What to do: Rewrite the data below, changing "nearest" to "closest" and leaving everything else as it is.

[Spatial questions about scenes]

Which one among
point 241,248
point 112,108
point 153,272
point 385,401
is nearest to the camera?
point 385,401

Exercise solution:
Which one among
point 241,248
point 112,108
point 153,272
point 385,401
is closest to the camera?
point 385,401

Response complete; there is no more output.